PAGE EXTRACT:
Casting matrix inversion error

Alfarisy · April 17, 2024, 3:38pm

I have issue with the deterministic and sampling function. The sampler is consist of three priors (a0, a1, a2) that will be acting as mean function to a simple finite element function. The displacement obtained from FE (uFE) will act as the input to likelihood function in MvNormal. There are several matrix operations in the FE (FEpyMCsoln) and why I can’t use the a0, a1, a2 directly from the prior sampling to matrix inversion. As this likely be the case for this error. Help is deeply appreciated.

# Define FEpyMCsoln function
def FEpyMCsoln(x_c, mean):
    global_stiffness_results = []

    for j in range(len(x_c)):
        element = Element(centre=x_c[j], node_ids=[j], diffuse=mean[j], max_ids=len(x_c), ident=[j+1])
        global_stiffness = element.giveGlobalStiffness()
        global_stiffness_results.append(global_stiffness)

    # Combine global stiffness matrices to get the final global stiffness matrix
    A = np.sum(global_stiffness_results, axis=0)  # Sum along the appropriate axis
    Ainv = np.linalg.inv(A)
    BC = np.ones((len(A)-1))
    ufe = np.dot(Ainv[1:, 1:], BC)
    return ufe

# Assuming x_c and u are defined elsewhere
# Define perturbation
perturb = 0.05 * np.max(u[:,0]) 

# Generate perturbed data in NumPy
y = u + np.random.normal(loc=0.0, scale=perturb, size=u.shape)

# Flatten x_c to a numpy array
x_cent = x_c

# Create covariance matrix
covariance = np.eye(len(x_cent)) * perturb

# Define the model
with pm.Model() as model:
    # Priors
    a0 = pm.Normal('a0', mu=1., sigma=0.5)
    a1 = pm.Normal('a1', mu=0.25, sigma=0.5)
    a2 = pm.Normal('a2', mu=0.05, sigma=0.5)

    mean = np.exp(a0 + a1 * np.sin(np.pi * x_cent) + a2 * np.sin(2 * np.pi * x_cent))
    
    # Define FEpyMCsoln as a deterministic pm
    uFE = pm.Deterministic('u', FEpyMCsoln(x_c, mean))

    # Likelihood
    likelihood = pm.MvNormal('y', mu=uFE, cov=covariance, observed=y) 

    # MCMC sampling
    trace = pm.sample(1000, tune=1000)

The error is as follows.

UFuncTypeError: Cannot cast ufunc 'inv' input from dtype('O') to dtype('float64') with casting rule 'same_kind'

jessegrabowski · April 17, 2024, 4:11pm

Hi Alfarisy!

You can’t use numpy functions in PyMC models. In some cases it works, but it’s a happy accident. The computational backend for PyMC is pytensor – see here for some discussion on how it all works. You should replace everything in your model with, for example, pt.linalg.inv.

Specifically, you are getting an error because you are passing a symbolic tensor (a PyMC variable) to numpy, which is expecting an array of numbers to compute on.

You will encounter some other challenges porting this code over with the loop and the Element object. You will need to either refactor your code or wrap it into pytensor Op, as demonstrated here.

TASKS FOR THIS EXERCISE:
**A.** In the forum thread, list every NumPy function called inside the FEpyMCsoln function definition.
**B.** According to the reply in the forum thread, what is the computational backend for PyMC?
The records that come after this forum thread have no connection to it.

STORED RECORDS:
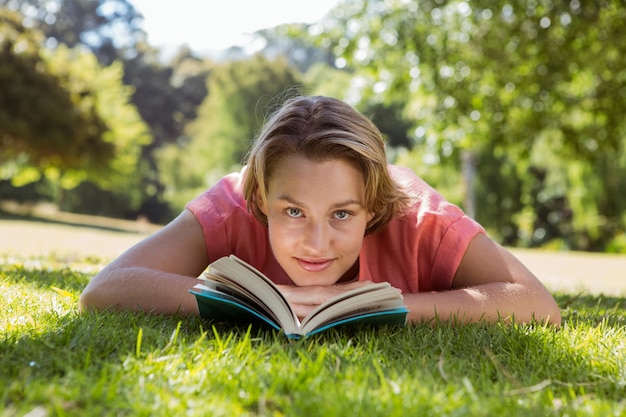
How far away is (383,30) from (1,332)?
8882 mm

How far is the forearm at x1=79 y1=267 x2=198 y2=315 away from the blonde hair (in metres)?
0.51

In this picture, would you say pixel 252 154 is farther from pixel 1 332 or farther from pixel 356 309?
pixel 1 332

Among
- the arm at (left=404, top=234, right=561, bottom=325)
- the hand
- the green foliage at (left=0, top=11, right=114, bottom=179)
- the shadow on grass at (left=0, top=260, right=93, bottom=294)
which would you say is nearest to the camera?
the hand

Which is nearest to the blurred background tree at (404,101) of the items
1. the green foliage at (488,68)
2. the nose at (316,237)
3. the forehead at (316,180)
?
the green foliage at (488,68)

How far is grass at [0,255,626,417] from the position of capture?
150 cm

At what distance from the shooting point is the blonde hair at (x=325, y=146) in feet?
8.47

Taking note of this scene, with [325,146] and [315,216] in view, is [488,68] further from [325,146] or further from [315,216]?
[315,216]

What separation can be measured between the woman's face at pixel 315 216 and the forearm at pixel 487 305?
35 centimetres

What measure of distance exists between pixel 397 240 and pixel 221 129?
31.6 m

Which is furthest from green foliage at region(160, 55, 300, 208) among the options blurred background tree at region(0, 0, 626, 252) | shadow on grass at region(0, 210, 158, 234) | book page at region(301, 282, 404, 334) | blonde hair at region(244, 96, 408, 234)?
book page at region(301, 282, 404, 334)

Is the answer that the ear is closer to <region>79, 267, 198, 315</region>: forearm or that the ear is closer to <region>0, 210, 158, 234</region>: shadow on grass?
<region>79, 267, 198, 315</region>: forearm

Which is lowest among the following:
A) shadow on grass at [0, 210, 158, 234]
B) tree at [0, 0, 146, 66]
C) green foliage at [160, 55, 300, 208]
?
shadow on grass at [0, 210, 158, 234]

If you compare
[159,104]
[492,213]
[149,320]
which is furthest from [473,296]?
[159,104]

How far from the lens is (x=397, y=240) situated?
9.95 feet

==

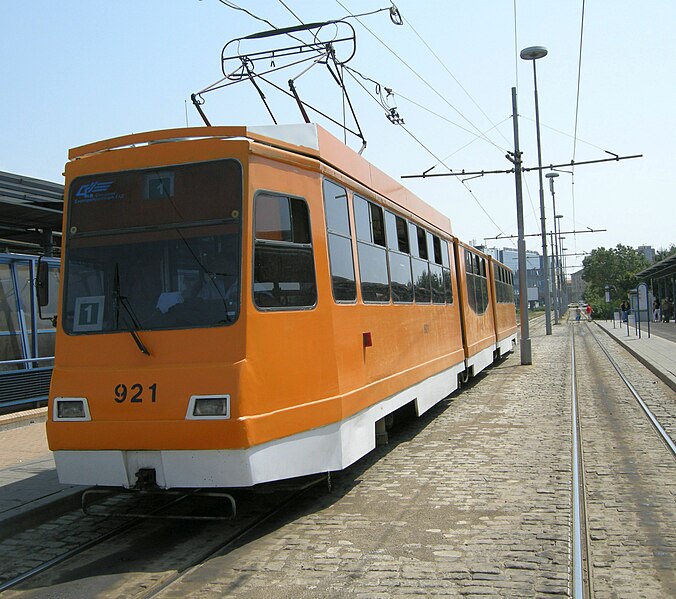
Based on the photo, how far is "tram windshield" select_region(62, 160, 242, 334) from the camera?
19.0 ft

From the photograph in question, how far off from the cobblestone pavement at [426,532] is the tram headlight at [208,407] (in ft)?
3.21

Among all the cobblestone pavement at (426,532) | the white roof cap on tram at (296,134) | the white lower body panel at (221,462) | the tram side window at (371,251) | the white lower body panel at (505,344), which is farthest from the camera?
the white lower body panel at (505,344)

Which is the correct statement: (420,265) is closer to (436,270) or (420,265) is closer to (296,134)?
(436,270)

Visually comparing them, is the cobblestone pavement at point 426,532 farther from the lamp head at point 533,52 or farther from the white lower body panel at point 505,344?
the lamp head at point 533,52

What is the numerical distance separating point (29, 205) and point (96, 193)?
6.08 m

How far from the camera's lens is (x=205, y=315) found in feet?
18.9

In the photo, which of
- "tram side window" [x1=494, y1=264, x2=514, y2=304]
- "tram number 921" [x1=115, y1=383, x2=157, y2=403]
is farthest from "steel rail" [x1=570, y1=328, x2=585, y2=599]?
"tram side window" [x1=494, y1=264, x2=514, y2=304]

==

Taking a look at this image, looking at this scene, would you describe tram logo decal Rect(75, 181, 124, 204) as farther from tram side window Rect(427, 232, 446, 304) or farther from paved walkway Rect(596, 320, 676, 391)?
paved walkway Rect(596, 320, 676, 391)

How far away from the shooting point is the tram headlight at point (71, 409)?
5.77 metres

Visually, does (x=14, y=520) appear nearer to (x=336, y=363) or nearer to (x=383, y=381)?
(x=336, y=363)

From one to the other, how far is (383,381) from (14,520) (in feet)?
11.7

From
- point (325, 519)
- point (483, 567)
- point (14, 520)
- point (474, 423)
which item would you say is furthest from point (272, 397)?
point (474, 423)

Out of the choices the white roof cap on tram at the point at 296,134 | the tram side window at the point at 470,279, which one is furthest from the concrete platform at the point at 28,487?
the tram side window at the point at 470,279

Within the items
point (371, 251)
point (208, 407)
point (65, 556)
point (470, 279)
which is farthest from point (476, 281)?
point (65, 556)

IN RESPONSE:
**A.** np.sum, np.linalg.inv, np.ones, np.dot

**B.** Pytensor